Le Times de Londres a rapporté que plus de 1800 personnes avaient été
forcées de quitter leur foyer. Le PKK a déclaré que sept personnes avaient été
tuées dans le bombardement et a menacé de se venger.
Les raids aériens ont provoqué des
réactions de colère au sein du gouvernement irakien et du gouvernement régional
kurde (GRK), lequel dirige de façon autonome les trois provinces du nord de
l’Irak. Le parlement irakien a émis une déclaration condamnant les
bombardements comme étant une violation « révoltante » de la
souveraineté irakienne. Bagdad a sommé l’ambassadeur turc en Irak et
demandé la fin des frappes, déclarant qu’elles étaient inacceptables et
pouvaient nuire de façon importante aux relations entre les deux pays.
Le président du GRK, Masoud Barzani, a mis
les attaques sur le compte de l’armée américaine. « Les Américains
sont responsables parce le ciel irakien est entièrement sous leur
contrôle », a-t-il dit lors d’une conférence de presse. Washington a
nié avoir autorisé les frappes aériennes, mais un représentant américain à
Ankara a reconnu que les Etats-Unis avaient été informés à l’avance des
opérations militaires. Le chef d’état-major turc, le général Yasar
Buyukanit, n’avait quant à lui aucun doute que Washington avait donné son
approbation. « Les Etats-Unis ont laissé l’espace aérien ouvert pour
nous hier soir. De cette façon, ils ont donné leur accord à
l’opération », a-t-il déclaré à la presse.

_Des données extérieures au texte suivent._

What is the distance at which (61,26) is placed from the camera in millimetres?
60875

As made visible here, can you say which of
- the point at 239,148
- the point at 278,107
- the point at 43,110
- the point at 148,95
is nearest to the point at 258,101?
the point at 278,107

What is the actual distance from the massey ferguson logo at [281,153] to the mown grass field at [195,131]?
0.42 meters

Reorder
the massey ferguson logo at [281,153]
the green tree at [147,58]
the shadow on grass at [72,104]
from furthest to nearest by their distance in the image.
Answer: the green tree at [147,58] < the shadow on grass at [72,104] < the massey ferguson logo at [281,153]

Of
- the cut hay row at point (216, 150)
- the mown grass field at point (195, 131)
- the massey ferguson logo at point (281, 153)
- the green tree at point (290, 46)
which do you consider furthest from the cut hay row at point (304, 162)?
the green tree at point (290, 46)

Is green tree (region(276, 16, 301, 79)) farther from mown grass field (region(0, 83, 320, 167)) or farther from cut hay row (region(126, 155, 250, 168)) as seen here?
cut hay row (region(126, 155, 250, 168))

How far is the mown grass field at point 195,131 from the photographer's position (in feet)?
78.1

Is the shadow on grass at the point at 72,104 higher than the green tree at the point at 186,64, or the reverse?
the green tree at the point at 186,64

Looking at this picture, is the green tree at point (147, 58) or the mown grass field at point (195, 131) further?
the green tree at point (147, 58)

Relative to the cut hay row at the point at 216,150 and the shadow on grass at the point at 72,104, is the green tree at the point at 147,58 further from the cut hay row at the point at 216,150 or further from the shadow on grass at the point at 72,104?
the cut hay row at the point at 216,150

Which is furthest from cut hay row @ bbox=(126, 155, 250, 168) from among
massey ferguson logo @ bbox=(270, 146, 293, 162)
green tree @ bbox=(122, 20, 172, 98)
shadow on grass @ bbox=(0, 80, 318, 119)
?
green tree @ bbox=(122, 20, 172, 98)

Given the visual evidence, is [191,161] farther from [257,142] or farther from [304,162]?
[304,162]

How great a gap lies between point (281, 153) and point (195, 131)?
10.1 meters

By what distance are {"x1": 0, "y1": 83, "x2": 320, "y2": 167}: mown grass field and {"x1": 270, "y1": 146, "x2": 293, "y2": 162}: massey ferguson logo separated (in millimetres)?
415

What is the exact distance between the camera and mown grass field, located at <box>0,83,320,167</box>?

Non seulement l’administration Bush était-elle au
courant de l’attaque planifiée, mais elle a fourni en plus des
renseignements à l’armée turque. Le Washington Post a révélé mardi
que l’armée des Etats-Unis avait détourné des avions de surveillance et
des drones vers le nord de l’Irak et mis sur pied un centre à Ankara afin
de partager ses renseignements militaires avec ses homologues turcs. Un
représentant américain a déclaré que les Etats-Unis « leur fournissaient
essentiellement leurs cibles » en laissant à l’armée turque la
décision d’agir. « “Nous voulons faire quelque chose”,
ont-ils dit. “D’accord, c’est votre décision”,
avons-nous répondu », a déclaré lundi le représentant au journal.
D’importants généraux américains — dont le
général David Petraeus, commandant en chef des Etats-Unis en Irak, le général
James Cartwright, vice-président de l’état-major américain, et le général
John Craddock, commandant suprême des Forces alliées en Europe — sont
engagés depuis le mois dernier dans des pourparlers avec la Turquie au sujet
d’opérations anti-PKK. Washington fait aussi pression sur le gouvernement
irakien et le GRK pour qu’ils ferment les bureaux du PKK au nord de
l’Irak et entreprennent des mesures afin d’isoler des régions où
est basé le PKK.
Les actions américaines viennent dans la foulée d’une
rencontre, début novembre, entre le président Bush et le premier ministre turc
Erdogan, lors de laquelle Bush a promis de fournir des renseignements
américains si la Turquie limitait ses opérations contre le PKK au nord de
l’Irak. L’armée turque avait déjà à ce moment massé quelque 100.000
soldats, des chars d’assaut, des pièces d’artillerie et des avions
de guerre le long de la frontière irakienne. Au moment où prenait place depuis
plusieurs semaines une campagne anti-kurde menée par des nationalistes de
droite, le parlement turc a officiellement donné son accord en octobre à des
incursions de l’autre côté de la frontière.
Les raids aériens de dimanche dernier constituaient la
première attaque turque d’importance contre des cibles irakiennes. La
secrétaire d’Etat américaine Condoleezza Rice, qui a fait mardi une
visite surprise en Irak, n’a fait référence qu’indirectement à
l’opération turque, déclarant : « Personne ne doit rien faire
qui puisse déstabiliser le nord [du pays]. »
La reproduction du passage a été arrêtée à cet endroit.